Exercice 1
Transcrivez tout le passage de l'entretien sur Ebrahim Raïssi, depuis « Quelles ont été » jusqu'à « pas un interrogatoire. ».

En ce sens, l’arrivée de Ebrahim Raïssi ne doit rien au hasard, et marque un durcissement de la ligne iranienne face à l’Occident. Les radicaux sont désormais aux manettes au pays des mollahs. Lors de sa première conférence de presse comme président élu, cet ancien chef de l’Autorité judiciaire a répondu pour la première fois publiquement aux accusations d’exactions. « Je suis fier d’être un défenseur des droits de l’homme » a-t-il affirmé. Des propos dénoncés par Amnesty International dans un communiqué publié ce 19 juin. L’ONG a demandé une enquête sur le nouveau président pour « crimes contre l’humanité » et « répression brutale » des droits humains.
Marianne s’est entretenu avec Farideh Goudarzi, ancienne prisonnière politique en Iran, aujourd’hui réfugiée en Albanie. Dans un récit glaçant, cette femme d’une soixantaine d’années affirme que le nouveau président Raïssi a supervisé le travail de ses tortionnaires et participé à l’assassinat de milliers d’opposants.
Marianne : Pourquoi et quand avez-vous décidé d’entrer en résistance ?
Farideh Goudarzi : J’ai pris cette décision au lendemain de la révolution de 1979, qui avait mis à bas la monarchie. En tant que jeune iranienne, j’ai décidé de prendre part aux manifestations en réponse à l’appel démocratique des moudjahidines du peuple [mouvement de résistance armée à la République islamique]. Notre objectif était d’obtenir la liberté et la justice sociale. Pour aider la cause, je distribuais des tracts et transmettais des messages de la résistance vers la population. Malheureusement, les vrais leaders d’opposition au shah étaient déjà en prison. En dépit de toutes les promesses que les religieux nous ont faites à l’époque, aucune n’a été tenue, et j’ai été arrêté par les Gardiens de la révolution.
Quelles ont été les conditions de votre arrestation et par la suite, de votre détention ?
Au mois de juillet 1983, lors de mon arrestation, j’avais à peine 20 ans et devais accoucher quelques jours plus tard. Dès les premières heures, j’ai été torturé dans une pièce située dans le sous-sol du tribunal de la ville de Hamadan [dans l’ouest de l’Iran]. Mes tortionnaires espéraient que je dénonce les camarades avec lesquels je militais. Pour ce faire, les pasdarans m’ont attaché à un lit avant de fouetter la plante de mes pieds avec des câbles électriques. La plupart des prisonniers ont subi ce type de torture. Au sein de cette salle d’interrogatoire, il y avait sept personnes. L’une d’entre elles se tenait dans un coin et surveillait la scène. C’était Ebrahim Raïssi. J’ai appris plus tard qu’il ne manquait pas un interrogatoire.
« Ebrahim Raïssi supervisait tout mais ne se salissait pas les mains. »
Puis j’ai été transférée dans une cellule d’isolement, où on m’a maintenu enfermé pendant sept mois. Deux semaines après mon arrivée, mon enfant est venu au monde. Il m’est alors arrivé de n’avoir rien d’autre que de l’eau sucrée pour le nourrir durant 48 heures. Un soir, les pasdarans [Gardiens de la révolution] sont entrés dans ma cellule, ont pris mon fils avant de le faire tomber au sol de manière cruelle. Ils voulaient me détruire psychologiquement. Ebrahim Raïssi était là lui aussi. Et le lendemain, il était également au tribunal, où ils m’ont interrogée six heures d’affilée. Mon fils pleurait à cause de la faim et les gardes l’ont frappé pour qu’il se taise. Heureusement, ma famille a pu l’emmener loin de la prison lorsque l’on m’a autorisé une visite.

Entrées de données collectées
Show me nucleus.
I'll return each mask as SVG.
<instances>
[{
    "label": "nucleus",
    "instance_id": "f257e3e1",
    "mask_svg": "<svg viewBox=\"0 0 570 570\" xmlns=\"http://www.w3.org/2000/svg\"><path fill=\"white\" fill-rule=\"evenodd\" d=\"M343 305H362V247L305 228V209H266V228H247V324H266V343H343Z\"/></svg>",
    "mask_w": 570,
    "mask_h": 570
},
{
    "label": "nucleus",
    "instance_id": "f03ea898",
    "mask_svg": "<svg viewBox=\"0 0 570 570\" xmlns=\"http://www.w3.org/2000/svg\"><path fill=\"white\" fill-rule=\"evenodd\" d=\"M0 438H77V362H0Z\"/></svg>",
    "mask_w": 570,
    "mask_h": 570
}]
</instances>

Exercice 2
Reproduisez mot pour mot l'ensemble des lignes des entrées de données collectées ci-dessus, de la première à la dernière.

Réponse attendue 1
Quelles ont été les conditions de votre arrestation et par la suite, de votre détention ?
Au mois de juillet 1983, lors de mon arrestation, j’avais à peine 20 ans et devais accoucher quelques jours plus tard. Dès les premières heures, j’ai été torturé dans une pièce située dans le sous-sol du tribunal de la ville de Hamadan [dans l’ouest de l’Iran]. Mes tortionnaires espéraient que je dénonce les camarades avec lesquels je militais. Pour ce faire, les pasdarans m’ont attaché à un lit avant de fouetter la plante de mes pieds avec des câbles électriques. La plupart des prisonniers ont subi ce type de torture. Au sein de cette salle d’interrogatoire, il y avait sept personnes. L’une d’entre elles se tenait dans un coin et surveillait la scène. C’était Ebrahim Raïssi. J’ai appris plus tard qu’il ne manquait pas un interrogatoire.

Réponse attendue 2
Show me nucleus.
I'll return each mask as SVG.
<instances>
[{
    "label": "nucleus",
    "instance_id": "f257e3e1",
    "mask_svg": "<svg viewBox=\"0 0 570 570\" xmlns=\"http://www.w3.org/2000/svg\"><path fill=\"white\" fill-rule=\"evenodd\" d=\"M343 305H362V247L305 228V209H266V228H247V324H266V343H343Z\"/></svg>",
    "mask_w": 570,
    "mask_h": 570
},
{
    "label": "nucleus",
    "instance_id": "f03ea898",
    "mask_svg": "<svg viewBox=\"0 0 570 570\" xmlns=\"http://www.w3.org/2000/svg\"><path fill=\"white\" fill-rule=\"evenodd\" d=\"M0 438H77V362H0Z\"/></svg>",
    "mask_w": 570,
    "mask_h": 570
}]
</instances>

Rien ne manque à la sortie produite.